# INFORMATION SUPPLIED:

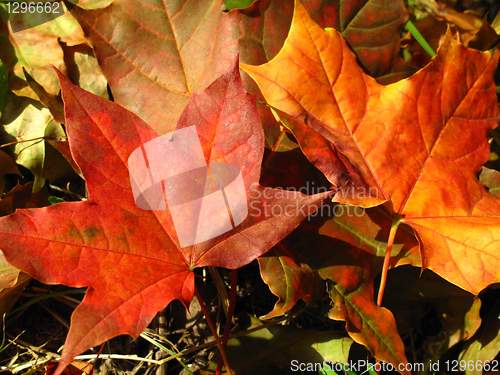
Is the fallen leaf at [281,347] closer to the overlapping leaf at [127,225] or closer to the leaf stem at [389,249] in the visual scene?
the leaf stem at [389,249]

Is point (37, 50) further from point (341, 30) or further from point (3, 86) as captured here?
point (341, 30)

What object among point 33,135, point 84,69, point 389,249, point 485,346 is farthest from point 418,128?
point 33,135

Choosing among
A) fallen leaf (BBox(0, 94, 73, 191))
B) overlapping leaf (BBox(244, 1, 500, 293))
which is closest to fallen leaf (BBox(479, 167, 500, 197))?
overlapping leaf (BBox(244, 1, 500, 293))

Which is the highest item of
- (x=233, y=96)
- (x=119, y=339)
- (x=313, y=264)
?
(x=233, y=96)

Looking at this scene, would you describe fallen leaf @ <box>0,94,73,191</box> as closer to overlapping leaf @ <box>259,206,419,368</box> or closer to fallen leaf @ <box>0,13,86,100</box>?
fallen leaf @ <box>0,13,86,100</box>

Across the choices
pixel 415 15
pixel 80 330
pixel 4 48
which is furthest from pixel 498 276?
pixel 4 48

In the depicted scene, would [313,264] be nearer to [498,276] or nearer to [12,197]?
[498,276]
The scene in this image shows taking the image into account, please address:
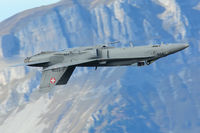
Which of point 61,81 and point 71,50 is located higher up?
point 71,50

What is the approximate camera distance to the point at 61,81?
2164 inches

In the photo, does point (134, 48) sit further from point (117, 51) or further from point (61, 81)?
point (61, 81)

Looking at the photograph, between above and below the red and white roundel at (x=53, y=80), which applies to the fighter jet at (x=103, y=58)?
above

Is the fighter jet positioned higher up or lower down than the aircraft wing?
higher up

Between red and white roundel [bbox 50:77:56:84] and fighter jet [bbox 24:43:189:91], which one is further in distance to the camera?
red and white roundel [bbox 50:77:56:84]

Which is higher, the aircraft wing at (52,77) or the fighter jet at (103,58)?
the fighter jet at (103,58)

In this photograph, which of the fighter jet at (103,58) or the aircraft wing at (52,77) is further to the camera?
the aircraft wing at (52,77)

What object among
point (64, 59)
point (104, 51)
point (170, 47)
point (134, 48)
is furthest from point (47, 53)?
point (170, 47)

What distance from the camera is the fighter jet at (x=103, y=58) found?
177ft

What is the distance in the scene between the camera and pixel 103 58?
54.5m

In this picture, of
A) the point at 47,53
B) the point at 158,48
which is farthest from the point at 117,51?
the point at 47,53

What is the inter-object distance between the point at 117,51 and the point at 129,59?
67.3 inches

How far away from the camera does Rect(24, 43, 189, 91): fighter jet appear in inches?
2130

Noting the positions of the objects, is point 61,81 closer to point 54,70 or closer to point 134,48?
point 54,70
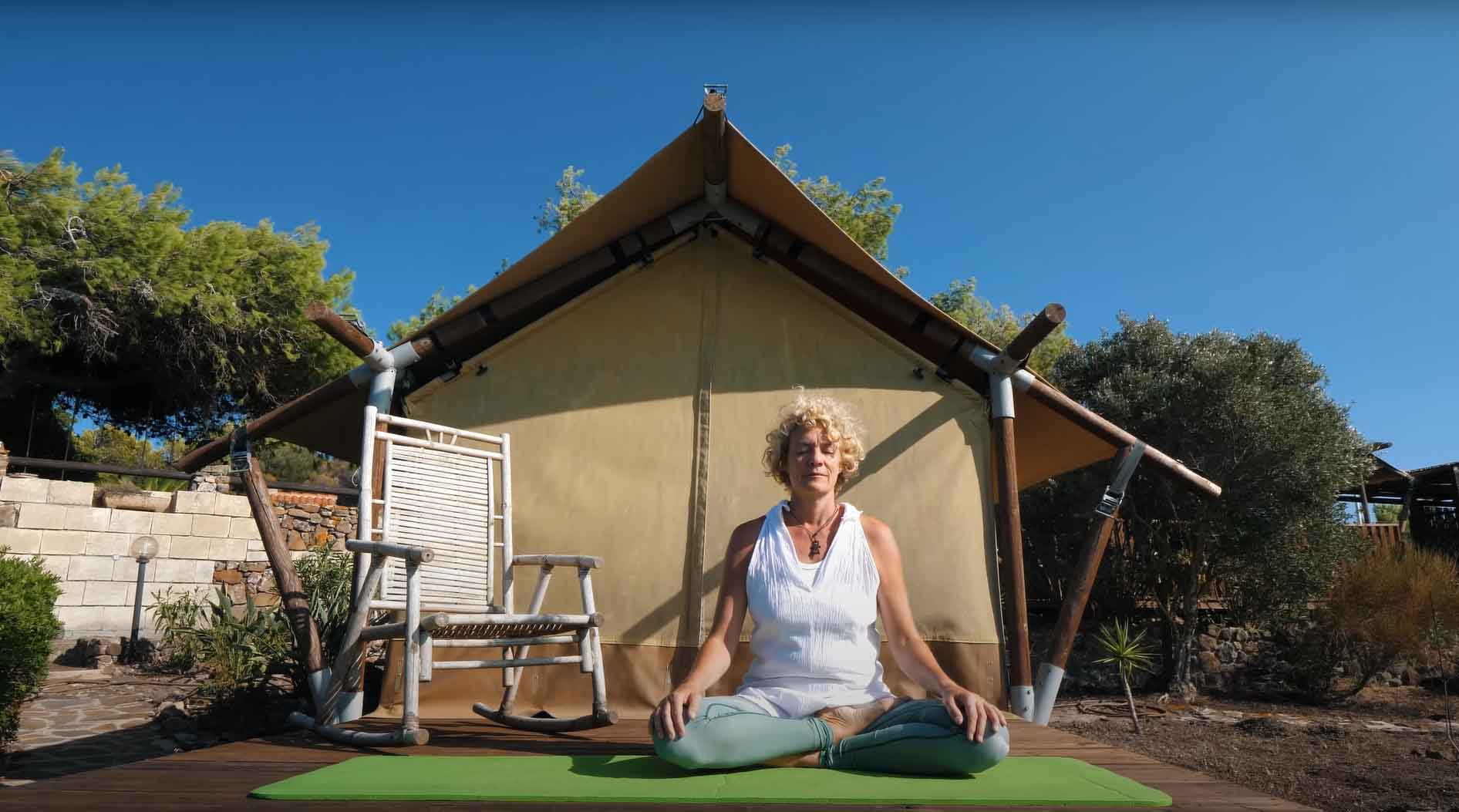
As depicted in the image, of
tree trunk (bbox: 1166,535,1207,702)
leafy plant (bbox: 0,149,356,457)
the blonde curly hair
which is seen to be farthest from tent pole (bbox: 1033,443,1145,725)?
leafy plant (bbox: 0,149,356,457)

# WORK TO COMPLETE:
Copy out all the data above line for line, with no changes, and leave out the pictures.

# TASK OUTPUT:
Is the fallen leaf at [281,347] closer to the overlapping leaf at [127,225] or closer to the leaf stem at [389,249] in the visual scene?
the leaf stem at [389,249]

Is point (37, 50) further from point (341, 30) or further from point (3, 86) as captured here?
point (341, 30)

What object among point 33,135, point 84,69, point 389,249, point 485,346 is farthest from point 418,128?
point 33,135

Choosing among
A) fallen leaf (BBox(0, 94, 73, 191))
B) overlapping leaf (BBox(244, 1, 500, 293))
which is closest to fallen leaf (BBox(479, 167, 500, 197))?
overlapping leaf (BBox(244, 1, 500, 293))

Which is the highest item of
- (x=233, y=96)
- (x=119, y=339)
- (x=313, y=264)
?
(x=233, y=96)

Looking at this scene, would you describe fallen leaf @ <box>0,94,73,191</box> as closer to overlapping leaf @ <box>259,206,419,368</box> or closer to fallen leaf @ <box>0,13,86,100</box>?
fallen leaf @ <box>0,13,86,100</box>

Across the choices
pixel 415 15
pixel 80 330
pixel 4 48
which is furthest from pixel 498 276?
pixel 4 48

In the depicted scene, would [313,264] be nearer to [498,276] or nearer to [12,197]?
[498,276]
The scene in this image shows taking the image into account, please address:
Which of point 61,81 and point 71,50 is located higher up?
point 71,50

What is the approximate camera distance to the point at 61,81?
2164 inches

In the photo, does point (134, 48) sit further from point (117, 51) or further from point (61, 81)?
point (61, 81)

Looking at the photograph, between above and below the red and white roundel at (x=53, y=80), which applies to the fighter jet at (x=103, y=58)?
above

Is the fighter jet positioned higher up or lower down than the aircraft wing?
higher up

Between red and white roundel [bbox 50:77:56:84] and fighter jet [bbox 24:43:189:91], which one is further in distance to the camera?
red and white roundel [bbox 50:77:56:84]

Which is higher, the aircraft wing at (52,77) or the fighter jet at (103,58)?
the fighter jet at (103,58)

In this photograph, which of the fighter jet at (103,58) or the aircraft wing at (52,77) is further to the camera?
the aircraft wing at (52,77)

What object among
point (64, 59)
point (104, 51)
point (170, 47)
point (134, 48)
is furthest from point (47, 53)?
point (170, 47)

What distance from the camera is the fighter jet at (x=103, y=58) found?
177ft

What is the distance in the scene between the camera and pixel 103 58?
54.5m

In this picture, of
A) the point at 47,53
B) the point at 158,48
which is farthest from the point at 117,51?
the point at 47,53

What is the inter-object distance between the point at 117,51 and the point at 129,59?
67.3 inches

How far away from the camera does Rect(24, 43, 189, 91): fighter jet appear in inches?
2130

Noting the positions of the objects, is point 61,81 closer to point 54,70 or closer to point 134,48?
point 54,70
As depicted in the image, of
tree trunk (bbox: 1166,535,1207,702)
leafy plant (bbox: 0,149,356,457)
the blonde curly hair
which is seen to be farthest from tent pole (bbox: 1033,443,1145,725)?
leafy plant (bbox: 0,149,356,457)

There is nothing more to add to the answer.